Required tasks =
A - In the forum post, what is a private landowner's collecting of money compared to?
B - Please rewrite the forum post between "Neither does the" and "the production process.", inclusive, substituting "public" for "community".

Text to read =
┄┄┄┄┄┄┄┄┄┄
Re: Don't Forget Mises -- and Dump the Third Way!

From: jmh (j_m_h_at_cox.net)
Date: 09/13/04


Date: Mon, 13 Sep 2004 12:33:14 -0400

royls@telus.net wrote:
> On Sat, 11 Sep 2004 11:07:23 -0400, jmh <j_m_h@cox.net> wrote:
>
>
>>royls@telus.net wrote:
>>
>>>On Fri, 10 Sep 2004 12:48:24 -0400, jmh <j_m_h@cox.net> wrote:
>>>
>>>
>>>>royls@telus.net wrote:
>>>>
>>>>
>>>>>On Thu, 09 Sep 2004 22:29:54 -0400, jmh <j_m_h@cox.net> wrote:
>>>>>
>>>>>
>>>>>>royls@telus.net wrote:
>>>>>>
>>>>>>
>>>>>>>On Wed, 08 Sep 2004 18:43:36 -0500, Albert <alwagner@tcac.net> wrote:
>>>>>>>
>>>>>>>
>>>>>>>>jmh wrote:
>>>>>>>>
>>>>>>>>
>>>>>>>>>What the
>>>>>>>>>owner of Land of Capital is contributing is the
>>>>>>>>>specific instance of that Land or Capital item which
>>>>>>>>>has a direct effect on the total quantity of output,
>>>>>>>
>>>>>>>No, the owner of land contributes nothing. All he does is charge a
>>>>>>>fee for what was already there with no help from him.
>>>>>>
>>>>>>Yes but since the context was land ownership that means
>>>>>>he has that right and access to the land has economic
>>>>>>value so a price.
>>>>>
>>>>>The landowner has a legally recognized privilege of collecting rents
>>>>>created by government and the community. Not a right.
>>>>>
>>>>>
>>>>>>The land input is still a productive
>>>>>>factor input for which the owner wants some compensation.
>>>>>
>>>>>Simply _wanting_ something for nothing is not the same as earning
>>>>>something by making a contribution. There is no doubt that land is a
>>>>>production factor. The point is, the landowner's only function is to
>>>>>collect money in return for not interfering with production. It's
>>>>>morally and economically equivalent to a protection racket.
>>>>
>>>>Which implies that all Georgists are racketeers.
>>>
>>>??? Nonsense. Unlike the private landowner, the community _does_
>>>have a function other than collecting the rent: to provide the
>>>services, infrastructure, opportunities and amenities that create it.
>>
>>The fact that the community then takes the money and spends
>>it elsewhere, which may or may not be valuable expenditures
>>for everyone, is beside the point.
>
>
> No, it is not. We are assuming a responsible, democratic government
> that acts on behalf of and in the interest of the community, not a
> despot that takes the land rent and spends it on foreign wars. The
> services, infrastructure, opportunities and amenities the community
> provides are what create the land rent.

What the rent is spent on does not matter, and I'll remind
you the context was not about taxes but able a private
person expecting to get some share in the production
output of some activity to which that person's
contribution was the factor of production Land.

The "responsible, democratic government" acting "on behalf"
of the community still has no more rights to claim any
rent for access to nature when the basis for rejecting
such an action by an individual is the claim that
no one produced the land. Don't try to shift the topic.

>
>>Your claim was that
>>charging for access to land was the same as a protection
>>racket.
>
>
> No. My claim was that for a _private_ landowner who does nothing to
> create the value he demands from the land's user to nevertheless

Neither does the community at large contribute anything
by allowing the producer to produce on the particular
location. At best they simply consume the output, a
separate activy from producing.

Finally, the owner of capital, assuming they only
contribute capital (finicial or real) personally
contribute to production--their assets do. That's
why the contribution alienable input factors of
Land and Capital can be treated similarly: owners
get to claim on the basis of the productivity of
their assets in the production process.
┄┄┄┄┄┄┄┄┄┄
Material supplied =
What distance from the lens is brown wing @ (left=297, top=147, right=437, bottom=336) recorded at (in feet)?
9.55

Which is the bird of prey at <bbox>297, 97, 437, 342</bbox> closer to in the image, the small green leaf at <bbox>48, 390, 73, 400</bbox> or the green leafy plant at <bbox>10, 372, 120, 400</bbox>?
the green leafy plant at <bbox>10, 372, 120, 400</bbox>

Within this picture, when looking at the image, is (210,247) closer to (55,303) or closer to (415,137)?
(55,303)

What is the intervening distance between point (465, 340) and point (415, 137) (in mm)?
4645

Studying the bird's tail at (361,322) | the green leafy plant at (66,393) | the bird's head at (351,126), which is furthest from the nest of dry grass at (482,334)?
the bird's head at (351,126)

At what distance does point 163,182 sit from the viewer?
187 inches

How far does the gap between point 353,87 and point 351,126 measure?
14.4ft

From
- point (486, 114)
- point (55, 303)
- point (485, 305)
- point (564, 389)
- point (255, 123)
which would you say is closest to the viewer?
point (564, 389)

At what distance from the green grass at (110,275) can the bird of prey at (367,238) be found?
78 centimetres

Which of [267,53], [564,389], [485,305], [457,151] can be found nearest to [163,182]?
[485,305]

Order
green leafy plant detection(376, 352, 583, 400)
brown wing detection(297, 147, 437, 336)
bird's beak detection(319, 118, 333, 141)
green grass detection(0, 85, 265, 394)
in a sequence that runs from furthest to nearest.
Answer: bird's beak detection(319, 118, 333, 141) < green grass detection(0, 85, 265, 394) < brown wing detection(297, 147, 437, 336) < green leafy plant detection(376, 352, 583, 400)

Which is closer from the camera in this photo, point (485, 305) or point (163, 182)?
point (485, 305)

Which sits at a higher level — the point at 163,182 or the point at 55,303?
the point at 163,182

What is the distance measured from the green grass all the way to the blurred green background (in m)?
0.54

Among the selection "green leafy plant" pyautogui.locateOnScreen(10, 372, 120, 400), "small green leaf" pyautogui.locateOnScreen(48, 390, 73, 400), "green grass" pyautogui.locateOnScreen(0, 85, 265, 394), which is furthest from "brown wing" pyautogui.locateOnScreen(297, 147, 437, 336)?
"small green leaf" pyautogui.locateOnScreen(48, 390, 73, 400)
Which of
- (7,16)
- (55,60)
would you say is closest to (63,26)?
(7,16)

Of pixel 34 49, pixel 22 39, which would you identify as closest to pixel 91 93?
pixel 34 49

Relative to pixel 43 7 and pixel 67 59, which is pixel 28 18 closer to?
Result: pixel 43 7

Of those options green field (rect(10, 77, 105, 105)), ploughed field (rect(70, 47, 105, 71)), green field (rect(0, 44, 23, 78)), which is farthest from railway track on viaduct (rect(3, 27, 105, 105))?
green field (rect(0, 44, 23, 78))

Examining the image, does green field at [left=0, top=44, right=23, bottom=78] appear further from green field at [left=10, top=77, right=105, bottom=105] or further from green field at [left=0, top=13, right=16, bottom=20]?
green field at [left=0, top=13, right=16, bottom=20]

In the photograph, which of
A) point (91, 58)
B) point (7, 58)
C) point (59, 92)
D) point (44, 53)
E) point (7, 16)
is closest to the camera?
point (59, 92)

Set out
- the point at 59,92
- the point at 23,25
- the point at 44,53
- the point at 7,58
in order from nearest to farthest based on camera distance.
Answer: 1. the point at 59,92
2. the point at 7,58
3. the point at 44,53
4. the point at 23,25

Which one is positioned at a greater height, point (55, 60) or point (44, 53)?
┄┄┄┄┄┄┄┄┄┄
Problem solutions =
A - A protection racket.

B -
Neither does the public at large contribute anything
by allowing the producer to produce on the particular
location. At best they simply consume the output, a
separate activy from producing.

Finally, the owner of capital, assuming they only
contribute capital (finicial or real) personally
contribute to production--their assets do. That's
why the contribution alienable input factors of
Land and Capital can be treated similarly: owners
get to claim on the basis of the productivity of
their assets in the production process.